I have crewAI version 0.95.0.
I have my knowledge source as follows: (I have tried both .txt and .md files)
company_pr_source = TextFileKnowledgeSource(
file_paths=[
"test.md"
],
)
I have added the embedder_config to my Agent like so:
return Agent(
config=self.agents_config['pr_specialist'],
verbose=True,
embedder_config={
"provider": "ollama",
"config": {
"model": "nomic-embed-text"
},
},
memory=True,
knowledge_sources=[company_pr_source] # Agent-specific knowledge
)
I am seeing an exception while creating the Knowledge collection - Exception: Failed to create or get collection failing at this line: https://github.com/crewAIInc/crewAI/blob/main/src/crewai/knowledge/storage/knowledge_storage.py#L107
I have tried TextFileKnowledgeSource.
The stack trace below:
File "<path>/src/crewai_support_agent/crew.py", line 54, in pr_specialist
return Agent(
^^^^^^
File "<path>/crewai_support_agent/.venv/lib/python3.12/site-packages/pydantic/main.py", line 214, in __init__
validated_self = self.__pydantic_validator__.validate_python(data, self_instance=self)
^^^^^^^^^^^^^^^^^^^^^^^^^^^^^^^^^^^^^^^^^^^^^^^^^^^^^^^^^^^^^^^^^^^^^
File "<path>/crewai_support_agent/.venv/lib/python3.12/site-packages/crewai/agent.py", line 140, in post_init_setup
self._set_knowledge()
File "<path>/crewai_support_agent/.venv/lib/python3.12/site-packages/crewai/agent.py", line 246, in _set_knowledge
self._knowledge = Knowledge(
^^^^^^^^^^
File "<path>crewai_support_agent/.venv/lib/python3.12/site-packages/crewai/knowledge/knowledge.py", line 43, in __init__
self.storage.initialize_knowledge_storage()
File "<path>/crewai_support_agent/.venv/lib/python3.12/site-packages/crewai/knowledge/storage/knowledge_storage.py", line 107, in initialize_knowledge_storage
raise Exception("Failed to create or get collection")

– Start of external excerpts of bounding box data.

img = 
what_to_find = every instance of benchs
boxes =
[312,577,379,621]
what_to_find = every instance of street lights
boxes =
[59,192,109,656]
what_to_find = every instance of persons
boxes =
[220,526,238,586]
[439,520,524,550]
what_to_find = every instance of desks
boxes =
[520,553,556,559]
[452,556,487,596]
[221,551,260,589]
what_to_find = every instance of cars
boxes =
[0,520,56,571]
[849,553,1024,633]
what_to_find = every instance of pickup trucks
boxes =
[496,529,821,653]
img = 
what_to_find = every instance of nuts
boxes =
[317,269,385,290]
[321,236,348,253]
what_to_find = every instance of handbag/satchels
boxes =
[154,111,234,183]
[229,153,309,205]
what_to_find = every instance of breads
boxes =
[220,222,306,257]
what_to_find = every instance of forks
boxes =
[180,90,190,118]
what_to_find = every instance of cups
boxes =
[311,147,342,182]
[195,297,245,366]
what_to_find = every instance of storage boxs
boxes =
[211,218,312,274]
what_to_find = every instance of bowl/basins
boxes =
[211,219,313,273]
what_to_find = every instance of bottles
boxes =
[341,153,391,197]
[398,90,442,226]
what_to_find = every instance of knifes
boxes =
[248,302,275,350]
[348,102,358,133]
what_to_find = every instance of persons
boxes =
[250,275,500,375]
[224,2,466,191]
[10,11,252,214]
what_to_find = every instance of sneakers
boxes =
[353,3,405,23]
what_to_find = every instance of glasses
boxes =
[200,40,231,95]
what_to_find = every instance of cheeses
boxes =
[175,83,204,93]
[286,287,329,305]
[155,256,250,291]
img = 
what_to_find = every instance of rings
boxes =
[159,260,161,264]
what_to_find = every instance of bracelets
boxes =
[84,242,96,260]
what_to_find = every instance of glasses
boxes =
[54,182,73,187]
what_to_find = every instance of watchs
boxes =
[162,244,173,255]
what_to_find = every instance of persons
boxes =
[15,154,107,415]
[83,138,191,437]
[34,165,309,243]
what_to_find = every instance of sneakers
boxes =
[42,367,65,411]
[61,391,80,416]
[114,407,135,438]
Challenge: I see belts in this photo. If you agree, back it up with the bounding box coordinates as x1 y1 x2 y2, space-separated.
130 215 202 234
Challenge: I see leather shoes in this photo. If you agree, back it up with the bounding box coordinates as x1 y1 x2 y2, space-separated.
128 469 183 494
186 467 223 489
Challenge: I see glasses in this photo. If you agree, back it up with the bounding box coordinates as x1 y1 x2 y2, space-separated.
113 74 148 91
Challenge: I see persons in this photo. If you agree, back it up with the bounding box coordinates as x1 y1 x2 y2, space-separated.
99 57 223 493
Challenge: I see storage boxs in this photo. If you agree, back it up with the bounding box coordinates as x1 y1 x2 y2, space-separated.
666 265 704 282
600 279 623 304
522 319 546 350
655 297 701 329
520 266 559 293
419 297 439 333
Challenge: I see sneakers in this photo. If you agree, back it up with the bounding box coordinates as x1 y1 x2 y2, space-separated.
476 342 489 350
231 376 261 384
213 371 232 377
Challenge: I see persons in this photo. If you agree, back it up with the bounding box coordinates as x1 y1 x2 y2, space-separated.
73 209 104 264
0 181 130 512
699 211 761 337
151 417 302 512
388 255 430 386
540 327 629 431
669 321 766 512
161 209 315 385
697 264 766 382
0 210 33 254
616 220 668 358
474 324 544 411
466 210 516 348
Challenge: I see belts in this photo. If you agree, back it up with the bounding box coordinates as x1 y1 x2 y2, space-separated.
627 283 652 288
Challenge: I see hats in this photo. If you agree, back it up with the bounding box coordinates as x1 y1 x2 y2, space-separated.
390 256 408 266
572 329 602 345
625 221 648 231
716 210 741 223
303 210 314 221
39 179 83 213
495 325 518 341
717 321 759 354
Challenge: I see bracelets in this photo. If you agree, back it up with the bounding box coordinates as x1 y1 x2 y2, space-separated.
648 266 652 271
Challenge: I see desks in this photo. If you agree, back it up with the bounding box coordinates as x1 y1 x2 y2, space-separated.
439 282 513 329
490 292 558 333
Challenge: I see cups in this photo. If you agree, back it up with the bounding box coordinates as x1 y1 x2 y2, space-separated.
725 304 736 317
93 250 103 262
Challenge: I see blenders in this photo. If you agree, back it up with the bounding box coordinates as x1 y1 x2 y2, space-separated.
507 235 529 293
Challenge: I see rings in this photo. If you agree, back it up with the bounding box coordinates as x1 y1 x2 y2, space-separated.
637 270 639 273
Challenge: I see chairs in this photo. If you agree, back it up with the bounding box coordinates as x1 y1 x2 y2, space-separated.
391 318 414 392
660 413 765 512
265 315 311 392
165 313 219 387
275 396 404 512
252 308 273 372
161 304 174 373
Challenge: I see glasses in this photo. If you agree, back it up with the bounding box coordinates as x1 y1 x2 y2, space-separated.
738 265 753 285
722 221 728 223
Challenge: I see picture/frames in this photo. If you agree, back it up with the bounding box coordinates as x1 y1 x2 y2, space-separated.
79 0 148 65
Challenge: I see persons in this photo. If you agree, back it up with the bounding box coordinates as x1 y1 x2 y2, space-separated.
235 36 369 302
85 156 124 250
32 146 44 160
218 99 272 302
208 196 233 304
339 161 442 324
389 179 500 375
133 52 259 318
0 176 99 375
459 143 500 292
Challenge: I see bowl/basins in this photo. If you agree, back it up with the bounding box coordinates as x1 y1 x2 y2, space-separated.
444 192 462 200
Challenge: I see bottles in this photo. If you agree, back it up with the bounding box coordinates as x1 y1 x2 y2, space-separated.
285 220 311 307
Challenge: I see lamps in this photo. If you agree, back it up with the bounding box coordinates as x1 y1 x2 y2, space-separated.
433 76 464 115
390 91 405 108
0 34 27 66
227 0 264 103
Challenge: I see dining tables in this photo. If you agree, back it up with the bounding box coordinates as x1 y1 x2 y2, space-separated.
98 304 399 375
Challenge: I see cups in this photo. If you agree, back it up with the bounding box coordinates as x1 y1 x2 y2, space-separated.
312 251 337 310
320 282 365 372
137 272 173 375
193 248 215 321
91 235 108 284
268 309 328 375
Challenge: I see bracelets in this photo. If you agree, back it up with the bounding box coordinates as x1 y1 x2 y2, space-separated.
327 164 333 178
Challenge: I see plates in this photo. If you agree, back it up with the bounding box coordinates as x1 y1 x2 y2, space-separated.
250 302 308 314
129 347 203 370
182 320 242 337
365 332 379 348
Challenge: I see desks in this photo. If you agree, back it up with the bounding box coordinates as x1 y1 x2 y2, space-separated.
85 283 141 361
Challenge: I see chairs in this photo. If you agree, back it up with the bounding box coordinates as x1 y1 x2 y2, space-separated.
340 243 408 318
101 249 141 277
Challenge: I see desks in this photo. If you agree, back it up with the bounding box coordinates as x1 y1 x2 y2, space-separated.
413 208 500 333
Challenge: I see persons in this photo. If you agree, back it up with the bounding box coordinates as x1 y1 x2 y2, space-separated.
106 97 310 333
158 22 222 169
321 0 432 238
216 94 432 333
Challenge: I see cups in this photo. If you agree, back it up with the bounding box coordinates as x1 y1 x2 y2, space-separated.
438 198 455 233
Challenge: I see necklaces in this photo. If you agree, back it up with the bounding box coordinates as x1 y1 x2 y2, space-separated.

Exception: Failed to create or get collection
PS: If I try to use CrewDoclingSource as knowledge source, then I get a different error as described in https://github.com/crewAIInc/crewAI/pull/1846
If anyone can help, I would greatly appreciate it.
The docs have been updated since I created this issue with the proper way to do this. Apparently you no longer create the Knowledge object directly.